Prof. Dr. Ramazan Altıntaş
Allah'ı yüceltmek
El-Azîm, Allah’ın en güzel isimlerinden olup, “büyük olmak” manasına gelen bir sıfattır. Yüceliğinde kamil olan ancak O’dur. Bu sebeple yegâne ‘ta’zîm’ edilmesi gereken zat, Allah’tır. Yerde ve gökte bulunan bütün bir varlık, kendilerine özgü dua, zikir ve ibadet biçimleriyle O’nu ta’zim eder, büyüklerler.

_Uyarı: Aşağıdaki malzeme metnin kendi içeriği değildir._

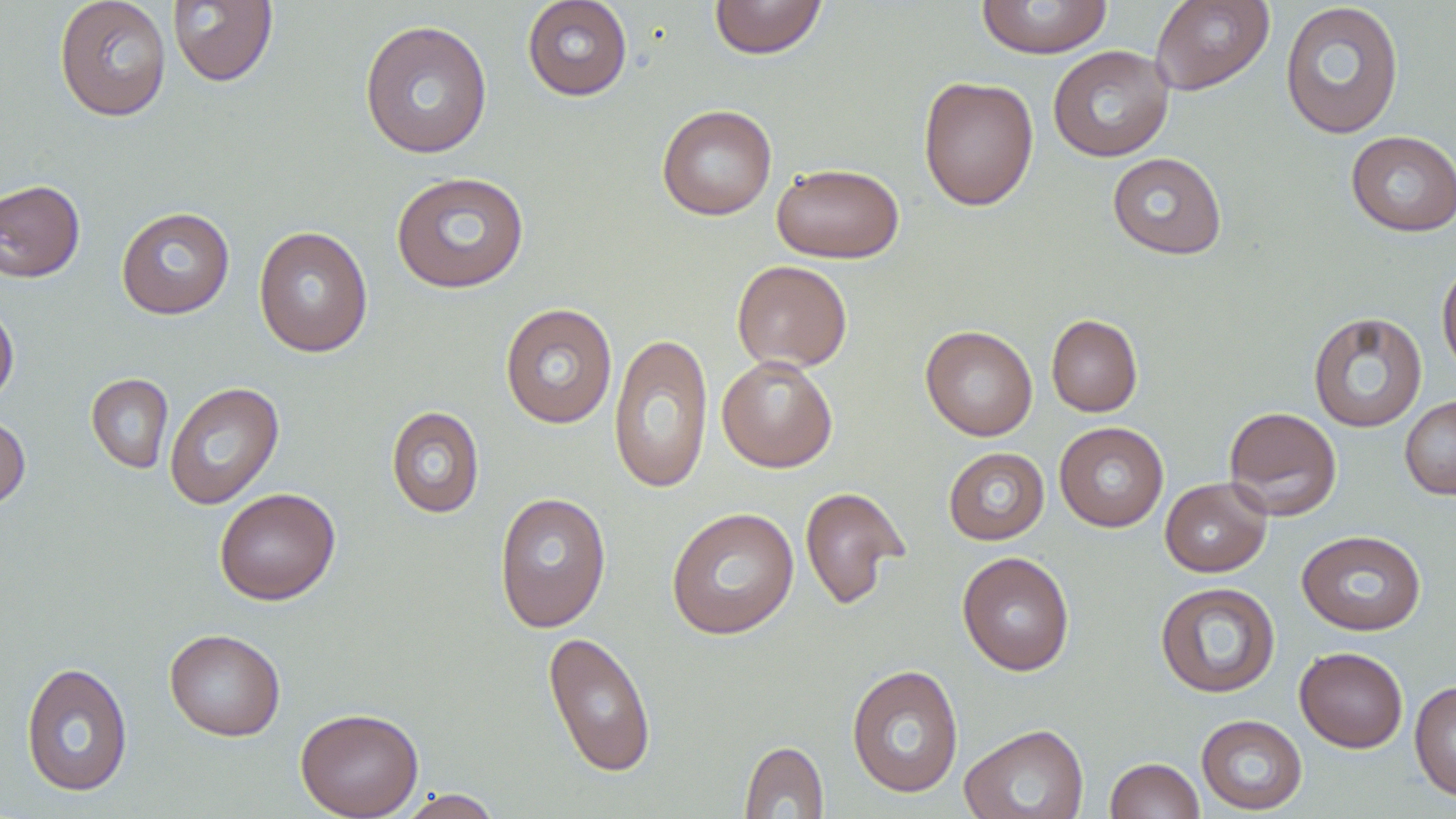

Approximate bounding boxes as [x1, y1, x2, y2] in pixels. Uninfected red blood cell locations: [54, 0, 172, 121], [521, 0, 633, 101], [708, 0, 828, 59], [975, 0, 1113, 59], [1150, 0, 1275, 95], [167, 1, 278, 87], [1279, 2, 1405, 139], [359, 19, 493, 159], [1047, 45, 1174, 162], [917, 76, 1039, 211], [656, 104, 778, 221], [1345, 130, 1456, 237], [1107, 152, 1227, 260], [771, 163, 904, 263], [390, 170, 529, 294], [0, 179, 85, 282], [116, 206, 235, 319], [253, 226, 374, 357], [1437, 259, 1456, 381], [731, 260, 853, 372], [0, 300, 19, 409], [500, 303, 618, 428], [1308, 312, 1428, 432], [1046, 314, 1143, 417], [920, 325, 1038, 441], [608, 331, 713, 494], [716, 355, 838, 472], [86, 373, 174, 473], [164, 381, 285, 509], [1400, 396, 1456, 499], [386, 406, 485, 518], [1223, 406, 1342, 521], [0, 413, 31, 509], [1054, 421, 1169, 532], [943, 447, 1049, 545], [1160, 477, 1271, 577], [800, 486, 910, 610], [214, 487, 341, 605], [494, 491, 612, 633], [665, 506, 800, 640], [1296, 530, 1427, 636], [956, 551, 1075, 676], [1154, 580, 1280, 698], [164, 628, 286, 741], [543, 631, 657, 778], [1295, 646, 1408, 753], [21, 661, 133, 798], [846, 664, 964, 798], [1409, 679, 1456, 802], [295, 707, 424, 819], [1196, 714, 1307, 815], [960, 723, 1090, 819], [739, 741, 829, 818], [1105, 757, 1205, 818], [397, 788, 503, 819]. Slide-level diagnosis: no evidence of blood parasites. Thin blood film. Captured at 1000x magnification. May-Grünwald-Giemsa-stained preparation. Optical microscopy. One field of a larger specimen. Image is 1456×819 pixels.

Kur’an-ı Kerîm’de Yüce Allah’ın kendisini el-Azîm ismiyle vasfetmiş olması, İlahi Zât’ını büyüklük ile nitelendirmiş anlamına gelir. Dolayısıyla bir mü’min sadece O’nun zatını değil, O’nun sıfat ve fiillerini de büyüklemelidir. Nitekim Kur’an’da; “Allah’ın yasaklarına kim saygı gösterirse (yuazzım), bu Rabbinin katında onun iyiliğinedir” (Hacc, 30) buyrulmuştur. Bir başka âyette de Allah’a karşı sorumluluk şuuru taşıyan ve bu bağlamda dini sorumluluklarını yerine getiren kimselerin manevi mükafatının büyütülüp artırılacağı vurgulanmıştır. (Talak, 5).
Kur’an-ı Kerîm’de Yüce Allah, muhtelif âyetlerde kendisinin nasıl ta’zim edileceğini bize tarif etmiştir. Allah’ı ta’zim etmek nasıl olmalıdır? sorusunun cevabı şu âyette açıkça verilmiştir: “O halde, O yüce Rabbinin adını tesbih et (yücelt).”(Vakıa, 74). Bu ayetlerde tesbih, rab ve azîm kavramlarının yan yana gelmesi, hikmetlidir.
Tesbih, Yüce Allah’ı şanına yakışmayan söz, davranış ve yaratılmışlık alametlerinden soyutlamak anlamına gelir. Özellikle kulluk hayatımızda gerek sözlü, gerek fiili ve gerekse niyet bağlamında ibadeti sadece O’na has kılmak tesbih kavramının anlamlar dünyasını oluşturur. Bir başka ifade ile Allah’ı tesbih etmek; O’na ibadet edip, O’na şükretmek ve O’nu her an zikir bağlamında gönülde tutmak manasına gelir: “Yedi gök, yer ve bunların içinde bulunanlar Allah'ı tespih ederler. Her şey O'nu hamd ile tespih eder. Ancak, siz onların tespihlerini anlamazsınız. O, halîm'dir (hemen cezalandırmaz, mühlet verir), çok bağışlayandır.” (İsra, 44).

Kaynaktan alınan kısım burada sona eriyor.